L’Agence de la Francophonie (ACCT) créée à Niamey en 1970, sous l’appellation d’Agence de coopération culturelle et technique est l’unique organisation intergouvernementale de la Francophonie et le principal opérateur des Conférences bisannuelles des chefs d’Etat et de gouvernement des pays ayant le français en partage, aussi appelées Sommets francophones.

L’Agence assure le secrétariat de toutes les instances de la Francophonie. Elle déploie son activité multilatérale dans les domaines de l’éducation et de la formation, de la culture et de la communication, de la coopération juridique et judiciaire, de diverses actions au titre de la direction générale du développement et de la solidarité.

Outre son siège, situé à Paris, l’Agence dispose d’une École internationale de la Francophonie à Bordeaux (France) où est située sa direction générale Education-Formation, d’un Institut de l’énergie des pays ayant en commun l’usage du français (IEPF) à Québec (Canada), d’un Bureau de liaison avec les organisations internationales à Genève (Suisse), d’un Bureau permanent d’observation aux Nations unies à New York aux Etats-Unis, d’un Bureau régional de l’Afrique de l’Ouest à Lomé (Togo), d’un Bureau régional de l’Afrique centrale à Libreville (Gabon), d’un Bureau régional pour l’Asie-Pacifique à Hanoi (Viêt-nam).
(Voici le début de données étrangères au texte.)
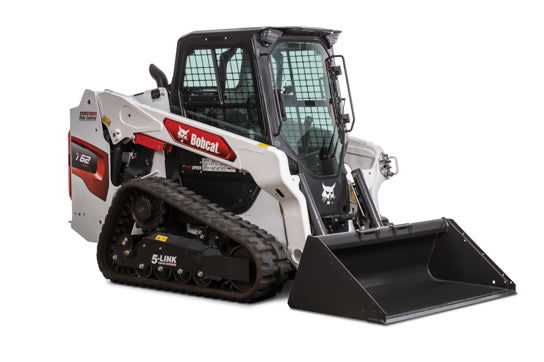 Bobcat T62 Loader Parts Manual - Neo Truck Manuals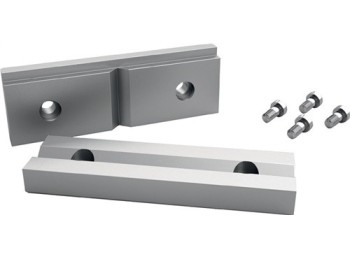 Mordaza ancho de mordaza 110 mm con prisma promat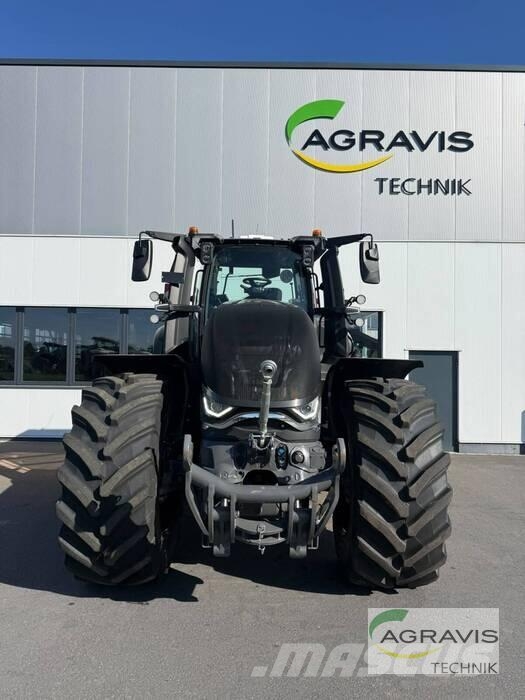 Valtra S 416 Tractors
L’ACCT regroupe 46 pays ou gouvernements: Bénin, Bulgarie, Burkina-Faso, Burundi, Cambodge, Cameroun, Canada, Canada- Nouveau-Bunswick, Canada-Québec, Centrafrique, Communauté française de Belgique, Comores, Congo, Côte-d’Ivoire, Djibouti, Dominique, Egypte, France, Gabon, Guinée, Guinée-Bissau, Guinée équatoriale, Haïti, Laos, Liban, Luxembourg, Madagascar, Mali, Maroc, Maurice, Mauritanie, Moldavie, Monaco, Niger, Roumanie, Rwanda, Sainte-Lucie, Sénégal, Seychelles, Suisse, Tchad, Togo, Tunisie, Vanuatu, Viêt-nam, Zaïre.

[Le Royaume de Belgique, le Cap-Vert et Saint-Thomas-et-Prince portent à 49 le nombre des pays et gouvernements participant aux Sommets.]